WORK TO COMPLETE >>
Set down the full listing exactly as given. Any pictures are to be left out.

begin

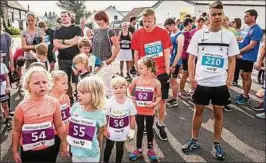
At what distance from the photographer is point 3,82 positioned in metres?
5.24

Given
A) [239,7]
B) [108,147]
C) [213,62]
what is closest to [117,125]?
[108,147]

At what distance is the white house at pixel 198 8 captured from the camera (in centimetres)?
5262

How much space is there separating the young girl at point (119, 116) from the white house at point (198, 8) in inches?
1959

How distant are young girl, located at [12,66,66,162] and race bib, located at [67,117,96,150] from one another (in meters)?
0.22

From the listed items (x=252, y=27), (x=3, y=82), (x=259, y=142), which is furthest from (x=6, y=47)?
(x=252, y=27)

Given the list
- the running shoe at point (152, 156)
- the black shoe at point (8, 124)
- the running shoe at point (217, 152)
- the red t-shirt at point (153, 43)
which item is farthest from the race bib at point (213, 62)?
the black shoe at point (8, 124)

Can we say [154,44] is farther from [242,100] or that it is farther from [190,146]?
[242,100]

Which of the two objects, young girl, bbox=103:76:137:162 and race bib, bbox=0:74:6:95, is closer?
young girl, bbox=103:76:137:162

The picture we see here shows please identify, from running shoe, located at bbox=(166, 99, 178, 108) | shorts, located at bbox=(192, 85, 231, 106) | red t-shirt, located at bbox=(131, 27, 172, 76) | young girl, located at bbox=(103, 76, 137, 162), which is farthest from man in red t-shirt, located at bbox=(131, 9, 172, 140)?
running shoe, located at bbox=(166, 99, 178, 108)

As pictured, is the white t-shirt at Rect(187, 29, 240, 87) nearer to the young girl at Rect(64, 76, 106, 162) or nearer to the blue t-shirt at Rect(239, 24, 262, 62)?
the young girl at Rect(64, 76, 106, 162)

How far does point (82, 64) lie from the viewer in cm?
534

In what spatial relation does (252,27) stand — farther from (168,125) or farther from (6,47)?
(6,47)

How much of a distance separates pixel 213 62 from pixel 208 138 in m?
1.63

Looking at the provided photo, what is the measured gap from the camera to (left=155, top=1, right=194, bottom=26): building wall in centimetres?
5262
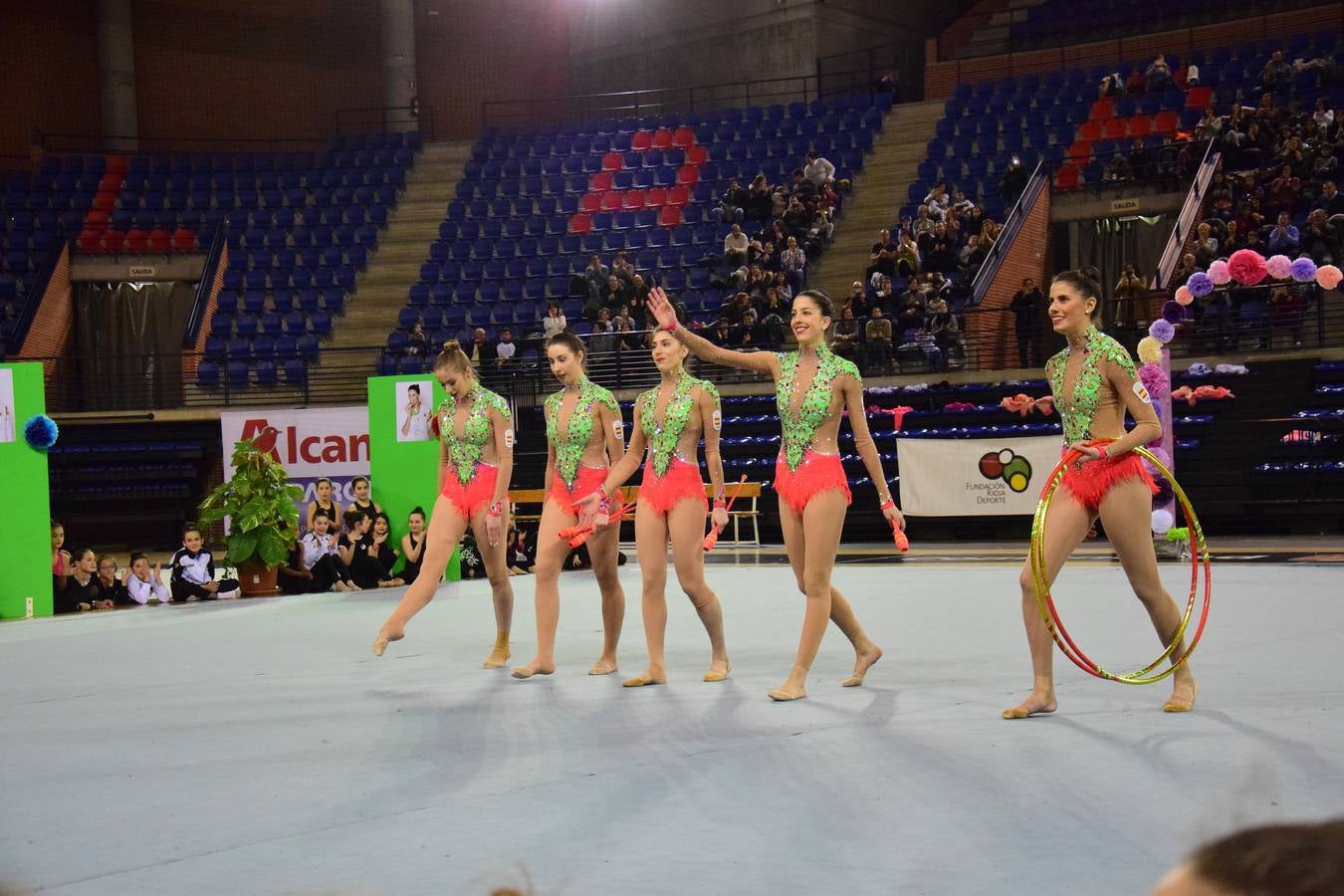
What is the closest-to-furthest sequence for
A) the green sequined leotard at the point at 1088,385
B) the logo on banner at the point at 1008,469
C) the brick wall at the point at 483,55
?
the green sequined leotard at the point at 1088,385 < the logo on banner at the point at 1008,469 < the brick wall at the point at 483,55

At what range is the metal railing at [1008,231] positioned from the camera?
19516mm

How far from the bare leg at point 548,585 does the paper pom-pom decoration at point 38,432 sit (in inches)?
246

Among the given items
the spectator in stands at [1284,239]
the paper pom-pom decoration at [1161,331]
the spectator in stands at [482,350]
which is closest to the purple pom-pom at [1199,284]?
the paper pom-pom decoration at [1161,331]

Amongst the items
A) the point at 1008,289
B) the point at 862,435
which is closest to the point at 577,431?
the point at 862,435

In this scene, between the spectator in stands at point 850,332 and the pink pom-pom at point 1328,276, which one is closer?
the pink pom-pom at point 1328,276

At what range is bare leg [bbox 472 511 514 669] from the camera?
24.6 ft

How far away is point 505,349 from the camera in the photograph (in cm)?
2055

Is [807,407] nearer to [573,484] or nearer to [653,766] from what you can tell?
[573,484]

end

FINAL RESULT >>
At what distance from the photographer is point 3,82 positioned in metres?
5.24

Given
A) [239,7]
B) [108,147]
C) [213,62]
what is closest to [117,125]?
[108,147]

At what distance is the white house at pixel 198 8 captured from the camera (in centimetres)?
5262

How much space is there separating the young girl at point (119, 116) from the white house at point (198, 8) in inches?
1959

How distant are young girl, located at [12,66,66,162] and race bib, located at [67,117,96,150] from one another (in meters)?
0.22

From the listed items (x=252, y=27), (x=3, y=82), (x=259, y=142), which is furthest from (x=6, y=47)?
(x=252, y=27)

Given the list
- the running shoe at point (152, 156)
- the black shoe at point (8, 124)
- the running shoe at point (217, 152)
- the red t-shirt at point (153, 43)
which item is farthest from the race bib at point (213, 62)?
the black shoe at point (8, 124)

Can we say [154,44] is farther from [242,100] or that it is farther from [190,146]?
[242,100]

Which of the two objects, young girl, bbox=103:76:137:162 and race bib, bbox=0:74:6:95, is closer?
young girl, bbox=103:76:137:162

The picture we see here shows please identify, from running shoe, located at bbox=(166, 99, 178, 108) | shorts, located at bbox=(192, 85, 231, 106) | red t-shirt, located at bbox=(131, 27, 172, 76) | young girl, located at bbox=(103, 76, 137, 162), which is farthest from man in red t-shirt, located at bbox=(131, 9, 172, 140)?
running shoe, located at bbox=(166, 99, 178, 108)

As pictured, is the white t-shirt at Rect(187, 29, 240, 87) nearer to the young girl at Rect(64, 76, 106, 162) or nearer to the blue t-shirt at Rect(239, 24, 262, 62)?
the young girl at Rect(64, 76, 106, 162)

How far does point (82, 64) lie from the viewer in cm?
534

In what spatial relation does (252,27) stand — farther from (168,125) or farther from (6,47)?
(6,47)

How much of a distance separates pixel 213 62 from pixel 208 138 in m?
1.63

Looking at the provided photo, what is the measured gap from the camera to (left=155, top=1, right=194, bottom=26): building wall in centimetres?
5262
What is the closest-to-furthest sequence for
A) the green sequined leotard at the point at 1088,385
B) the logo on banner at the point at 1008,469
C) the brick wall at the point at 483,55
?
the green sequined leotard at the point at 1088,385 < the logo on banner at the point at 1008,469 < the brick wall at the point at 483,55

At what range is the metal railing at [1008,231] positioned from the camera?
19516mm

How far from the bare leg at point 548,585 does the paper pom-pom decoration at point 38,432 sit (in inches)?
246

Among the given items
the spectator in stands at [1284,239]
the paper pom-pom decoration at [1161,331]
the spectator in stands at [482,350]
which is closest to the purple pom-pom at [1199,284]?
the paper pom-pom decoration at [1161,331]

Amongst the items
A) the point at 1008,289
B) the point at 862,435
which is closest to the point at 577,431?
the point at 862,435

In this scene, between the spectator in stands at point 850,332 and the pink pom-pom at point 1328,276, which one is closer?
the pink pom-pom at point 1328,276

At what range is bare leg [bbox 472 511 514 669] from the camera?
24.6 ft

How far away is point 505,349 from the camera in the photograph (in cm)?
2055

Is [807,407] nearer to [573,484] or nearer to [653,766] from what you can tell?
[573,484]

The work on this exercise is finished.